__DIRECTIVE A__: List the topics named after "Relevant topics:" in the unit notes below.

__EXTRACT__:
— Begin —

Unit 1
HomeRelevant topics: parametrics, polar form, conic sections
This unit was about parametrics, polar equations, and conic sections. It is sensical in many ways to cover these concepts in the same unit, especially the former two because they are extensions beyond the traditional Cartesian coordinate system. Parametric and polar form are are partiuclarly useful because they allow you to express curves that aren't expressable in the Cartesian form.
Problem 1: parametrics
Let's take a look at a parametrics problem first. An example is the cycloid curve:
To solve for the position of a point on the wheel as a function of time, I first described the motion in the vertical direction. If we ignore the horizontal movement, the vertical motion is simply sinusoidal, shifted up by \(r\) (since the center of the wheel is a height of \(r\) above the ground). The cosine function is also negated, because the motion of the wheel is clockwise.
\[ y(t) = r - r\cos(t) \]
From there, the horizontal motion consists of two components: a constant velocity to the right and a sinusoidal term. The center of the wheel moves to the right at a steady velocity \(r t\), while the rotation of the point introduces the oscillation:
\[ x(t) = r t - r\sin(t) \]
This technique of using a parametric description is useful not only because we can separate the horizontal and vertical components of the motion, but also because in problems like this it's literally required. There isn't a clean way to write the Cartesian equation, since \(t\) appears in both polynomial and trigonometric forms.
Problem 2: polar
Now let's see a problem with polar equations. I have this problem about arc length in polar form:
\[ \text{Find the length of the cardioid} \quad r = 1 + \sin(\theta). \]
We can use the pythagorean theorem to find the length of a curve: \(\sqrt{(dx)^2+(dy)^2}\). If we switch to polar coordinates, where every point is described by \((r,\theta)\), the same idea works but the formula changes slightly. After simplifying, the result is:
\[ L = \int_{\theta_1}^{\theta_2} \sqrt{\,r(\theta)^2 + \left(\frac{dr}{d\theta}\right)^2\,}\,d\theta \]
For our curve \(r = 1 + \sin(\theta)\), we first find the derivative:
\[ \frac{dr}{d\theta} = \cos(\theta) \]
And now substitute
\[ L = \int_0^{2\pi} \sqrt{(1+\sin\theta)^2 + (\cos\theta)^2}\,d\theta \\[6pt] = \int_0^{2\pi} \sqrt{1+2\sin(\theta)+\sin(\theta)^2 + \cos(\theta)^2}\,d\theta \\[6pt] = \int_0^{2\pi} \sqrt{2+2\sin\theta}\,d\theta \]
I evaluated the integral using a graphing calculator. The result is \(L=8\).

— End —

__INPUT FOR THIS TASK__:
— Begin —

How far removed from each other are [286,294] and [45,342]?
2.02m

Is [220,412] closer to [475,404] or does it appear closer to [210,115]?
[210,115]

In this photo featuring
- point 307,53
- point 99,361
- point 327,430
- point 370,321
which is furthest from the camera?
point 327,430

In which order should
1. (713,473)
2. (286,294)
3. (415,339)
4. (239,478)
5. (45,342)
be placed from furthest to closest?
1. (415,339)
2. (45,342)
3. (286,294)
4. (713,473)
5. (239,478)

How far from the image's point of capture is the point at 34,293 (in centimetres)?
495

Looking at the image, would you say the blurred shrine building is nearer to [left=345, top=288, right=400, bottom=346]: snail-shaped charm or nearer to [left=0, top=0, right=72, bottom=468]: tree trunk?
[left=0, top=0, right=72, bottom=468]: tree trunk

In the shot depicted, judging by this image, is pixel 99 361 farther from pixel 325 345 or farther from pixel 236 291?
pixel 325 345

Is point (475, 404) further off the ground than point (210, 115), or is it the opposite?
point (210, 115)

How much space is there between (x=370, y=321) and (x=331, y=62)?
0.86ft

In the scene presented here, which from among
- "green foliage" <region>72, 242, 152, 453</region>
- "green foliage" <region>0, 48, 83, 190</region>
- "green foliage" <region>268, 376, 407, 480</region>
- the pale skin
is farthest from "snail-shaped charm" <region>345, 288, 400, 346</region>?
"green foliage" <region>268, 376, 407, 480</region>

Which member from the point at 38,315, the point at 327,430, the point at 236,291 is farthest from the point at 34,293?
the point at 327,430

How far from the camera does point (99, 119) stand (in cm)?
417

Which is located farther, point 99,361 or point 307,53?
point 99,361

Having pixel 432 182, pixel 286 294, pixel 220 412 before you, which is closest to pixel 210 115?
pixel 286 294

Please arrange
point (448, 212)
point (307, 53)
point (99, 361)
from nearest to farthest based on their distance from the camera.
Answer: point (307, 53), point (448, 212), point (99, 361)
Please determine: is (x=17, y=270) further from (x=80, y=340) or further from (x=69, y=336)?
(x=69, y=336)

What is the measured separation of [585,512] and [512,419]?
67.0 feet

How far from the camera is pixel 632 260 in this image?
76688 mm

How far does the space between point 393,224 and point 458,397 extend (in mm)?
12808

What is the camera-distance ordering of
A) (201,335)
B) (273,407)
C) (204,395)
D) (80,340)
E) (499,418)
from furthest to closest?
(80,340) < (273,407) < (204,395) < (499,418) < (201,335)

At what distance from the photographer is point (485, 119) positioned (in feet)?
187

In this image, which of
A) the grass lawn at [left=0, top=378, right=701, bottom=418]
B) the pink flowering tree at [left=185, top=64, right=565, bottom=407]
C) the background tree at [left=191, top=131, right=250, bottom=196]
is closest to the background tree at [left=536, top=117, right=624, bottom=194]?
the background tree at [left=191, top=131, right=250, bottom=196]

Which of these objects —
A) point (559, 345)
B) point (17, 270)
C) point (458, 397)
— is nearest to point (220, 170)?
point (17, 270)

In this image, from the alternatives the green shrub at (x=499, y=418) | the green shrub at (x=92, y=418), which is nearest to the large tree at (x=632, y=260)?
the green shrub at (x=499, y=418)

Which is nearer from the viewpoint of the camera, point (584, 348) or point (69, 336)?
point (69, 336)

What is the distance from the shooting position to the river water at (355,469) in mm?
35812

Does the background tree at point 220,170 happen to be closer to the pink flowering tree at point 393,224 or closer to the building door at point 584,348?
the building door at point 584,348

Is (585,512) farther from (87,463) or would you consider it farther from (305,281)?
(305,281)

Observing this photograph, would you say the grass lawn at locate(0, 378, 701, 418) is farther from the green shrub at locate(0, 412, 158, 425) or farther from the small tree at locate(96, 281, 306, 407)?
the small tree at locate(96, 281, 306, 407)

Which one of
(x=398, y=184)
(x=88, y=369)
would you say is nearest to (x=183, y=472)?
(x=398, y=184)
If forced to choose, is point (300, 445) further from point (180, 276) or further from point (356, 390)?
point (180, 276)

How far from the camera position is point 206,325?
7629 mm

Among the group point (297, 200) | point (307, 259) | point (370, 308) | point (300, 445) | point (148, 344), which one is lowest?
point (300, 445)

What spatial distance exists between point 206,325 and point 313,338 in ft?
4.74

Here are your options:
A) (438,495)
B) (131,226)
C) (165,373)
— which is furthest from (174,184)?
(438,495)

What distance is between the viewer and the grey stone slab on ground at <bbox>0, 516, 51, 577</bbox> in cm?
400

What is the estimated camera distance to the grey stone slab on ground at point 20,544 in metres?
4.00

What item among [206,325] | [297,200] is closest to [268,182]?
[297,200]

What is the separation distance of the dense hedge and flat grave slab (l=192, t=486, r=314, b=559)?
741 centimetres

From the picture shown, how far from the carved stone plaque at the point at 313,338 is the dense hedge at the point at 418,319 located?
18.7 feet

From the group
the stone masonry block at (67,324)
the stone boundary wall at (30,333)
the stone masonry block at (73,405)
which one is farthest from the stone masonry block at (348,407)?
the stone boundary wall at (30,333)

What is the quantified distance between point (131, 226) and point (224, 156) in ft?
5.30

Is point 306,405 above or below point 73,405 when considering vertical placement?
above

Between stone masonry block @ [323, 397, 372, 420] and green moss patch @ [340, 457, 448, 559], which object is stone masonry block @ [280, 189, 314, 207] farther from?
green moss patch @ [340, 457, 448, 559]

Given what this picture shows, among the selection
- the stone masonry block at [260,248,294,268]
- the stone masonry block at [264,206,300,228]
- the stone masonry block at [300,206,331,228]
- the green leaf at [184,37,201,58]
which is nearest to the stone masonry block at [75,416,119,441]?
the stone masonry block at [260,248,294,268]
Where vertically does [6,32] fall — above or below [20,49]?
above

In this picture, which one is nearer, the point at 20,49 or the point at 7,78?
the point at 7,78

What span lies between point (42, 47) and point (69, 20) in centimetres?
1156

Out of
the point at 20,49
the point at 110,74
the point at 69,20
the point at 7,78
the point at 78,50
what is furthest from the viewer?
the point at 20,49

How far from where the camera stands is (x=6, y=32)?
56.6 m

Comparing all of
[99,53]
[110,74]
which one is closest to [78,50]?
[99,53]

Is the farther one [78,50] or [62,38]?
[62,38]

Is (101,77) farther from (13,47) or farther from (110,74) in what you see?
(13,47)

— End —

__DIRECTIVE B__: Put every line of the listing above into a JSON list of strings, one string per line, from the line containing "Among the group" down to the line containing "741 centimetres", including both of those lines and leaving out blank lines.

__ANSWER A__:
- parametrics
- polar form
- conic sections

__ANSWER B__:
[
  "Among the group point (297, 200) | point (307, 259) | point (370, 308) | point (300, 445) | point (148, 344), which one is lowest?",
  "point (300, 445)",
  "What spatial distance exists between point 206,325 and point 313,338 in ft?",
  "4.74",
  "Here are your options:",
  "A) (438,495)",
  "B) (131,226)",
  "C) (165,373)",
  "— which is furthest from (174,184)?",
  "(438,495)",
  "What distance is between the viewer and the grey stone slab on ground at <bbox>0, 516, 51, 577</bbox> in cm?",
  "400",
  "What is the estimated camera distance to the grey stone slab on ground at point 20,544 in metres?",
  "4.00",
  "What item among [206,325] | [297,200] is closest to [268,182]?",
  "[297,200]",
  "What is the separation distance of the dense hedge and flat grave slab (l=192, t=486, r=314, b=559)?",
  "741 centimetres"
]